OSSINING, N.Y. – Voters rejected changing the Town of Ossining’s highway superintendent position from elected to appointed, but current Highway Superintendent Michael G. O’Connor is still pursuing a lawsuit against the Town Board.
O’Connor filed the lawsuit this month, asserting that the board violated the law and lobbied in favor of the proposition. Town of Ossining residents voted 72 percent to 28 percent to reject the proposal on Nov. 6, a few days after O’Connor filed his suit in state Supreme Court. O’Connor claims in the lawsuit that the Town Board distributed postcards and press releases urging residents to vote for the proposition and used town finances to do it.
“They blatantly put out pieces using taxpayer dollars to tell people to vote for it, and that’s against the law,” O’Connor said Friday. “My attorneys have done the research and indicated the same thing to me that this was wrong.”
O’Connor said he is not looking to gain anything from the lawsuit other than recognition that the board violated the law.

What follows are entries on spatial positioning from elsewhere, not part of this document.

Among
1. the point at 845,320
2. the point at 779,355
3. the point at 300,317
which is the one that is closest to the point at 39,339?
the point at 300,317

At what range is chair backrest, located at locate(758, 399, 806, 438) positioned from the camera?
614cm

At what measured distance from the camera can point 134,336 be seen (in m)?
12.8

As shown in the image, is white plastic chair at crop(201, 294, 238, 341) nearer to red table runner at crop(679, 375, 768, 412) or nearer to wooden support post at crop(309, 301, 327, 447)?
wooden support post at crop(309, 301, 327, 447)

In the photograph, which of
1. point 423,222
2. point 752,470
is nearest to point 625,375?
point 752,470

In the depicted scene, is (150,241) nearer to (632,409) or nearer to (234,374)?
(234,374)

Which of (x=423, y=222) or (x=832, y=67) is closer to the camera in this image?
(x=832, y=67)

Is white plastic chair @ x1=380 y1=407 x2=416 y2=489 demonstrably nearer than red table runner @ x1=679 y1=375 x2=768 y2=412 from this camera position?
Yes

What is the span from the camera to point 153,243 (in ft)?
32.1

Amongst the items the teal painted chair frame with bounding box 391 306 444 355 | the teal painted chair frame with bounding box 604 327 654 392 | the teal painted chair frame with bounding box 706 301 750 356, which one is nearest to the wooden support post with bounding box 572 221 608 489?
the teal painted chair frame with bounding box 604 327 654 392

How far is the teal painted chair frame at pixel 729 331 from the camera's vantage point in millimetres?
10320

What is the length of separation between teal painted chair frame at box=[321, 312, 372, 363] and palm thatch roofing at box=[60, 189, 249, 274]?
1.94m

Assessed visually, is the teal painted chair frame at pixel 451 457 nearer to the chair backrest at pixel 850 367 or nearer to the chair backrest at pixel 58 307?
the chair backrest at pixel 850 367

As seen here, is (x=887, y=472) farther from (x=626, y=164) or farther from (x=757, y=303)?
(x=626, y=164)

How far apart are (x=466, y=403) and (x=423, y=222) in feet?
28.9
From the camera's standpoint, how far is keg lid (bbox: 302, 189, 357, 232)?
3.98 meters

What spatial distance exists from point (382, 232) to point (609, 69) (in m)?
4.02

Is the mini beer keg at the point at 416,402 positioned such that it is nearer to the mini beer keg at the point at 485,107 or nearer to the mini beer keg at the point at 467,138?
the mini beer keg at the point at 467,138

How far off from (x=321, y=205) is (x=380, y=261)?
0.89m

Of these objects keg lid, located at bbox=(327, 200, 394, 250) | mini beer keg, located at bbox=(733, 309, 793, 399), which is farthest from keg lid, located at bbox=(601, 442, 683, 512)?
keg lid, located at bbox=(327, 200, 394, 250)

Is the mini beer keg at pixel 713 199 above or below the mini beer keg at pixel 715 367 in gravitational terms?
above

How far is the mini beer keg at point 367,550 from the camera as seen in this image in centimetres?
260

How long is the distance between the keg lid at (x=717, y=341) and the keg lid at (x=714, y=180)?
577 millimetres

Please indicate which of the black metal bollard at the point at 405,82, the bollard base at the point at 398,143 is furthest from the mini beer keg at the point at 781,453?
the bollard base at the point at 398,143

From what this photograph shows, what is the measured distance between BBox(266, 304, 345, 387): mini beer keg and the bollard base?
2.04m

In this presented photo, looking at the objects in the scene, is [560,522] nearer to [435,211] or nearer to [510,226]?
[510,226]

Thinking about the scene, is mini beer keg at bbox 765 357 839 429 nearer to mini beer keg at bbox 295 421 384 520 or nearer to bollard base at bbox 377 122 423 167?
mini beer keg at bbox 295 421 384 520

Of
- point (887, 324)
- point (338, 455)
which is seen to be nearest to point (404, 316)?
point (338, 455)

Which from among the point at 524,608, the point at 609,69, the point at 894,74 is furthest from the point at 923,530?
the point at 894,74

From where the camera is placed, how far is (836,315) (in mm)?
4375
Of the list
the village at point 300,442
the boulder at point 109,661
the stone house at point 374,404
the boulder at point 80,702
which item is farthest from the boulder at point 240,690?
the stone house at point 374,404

“The only thing I can ever hope for in terms of money is to break even,” he said. “I’m not looking for the money. What I hope to get out of it is to make the courts aware of what [the Town Board has] done and that they violated the law and did something wrong.”
O’Connor said he did not feel vindicated when the proposition failed but felt that the vote was a strong statement from town residents.
“I don’t feel like it was support for me,” he said. “The issue was the public maintaining the right of franchise to vote for who they want as their highway superintendent.”
The Town Board recently issued a response to the lawsuit, saying it is “frivolous and inappropriate.”
“Mr. O'Connor's actions only serve to underscore and highlight the need to change the position from an elected to appointed position,” the board said in a statement. “The Town Board remains committed to this change for reasons based on long-term operational needs, best management practices and efficient use of taxpayer funds. We now regret that there was insufficient time to adequately advise the public of the numerous positive benefits which would have been realized through this change.”
The board added that “the only individual with a personal stake in this matter is Mr. O'Connor,” according to the statement.
“Throughout the process, the Board members have made every effort to avoid personally attacking Mr. O'Connor,” the board wrote. “We have likewise refused to allow sentimentality to prevent us from taking steps we feel are in the best interests of our constituents. ... Mr. O'Connor, however, is a politician, not an individual with the proper training and education needed to run a Highway Department in the modern era. The position of ‘Elected Superintendent of Highways’ is an anachronistic holdover from a simpler time, simply by nature of the responsibility entailed.”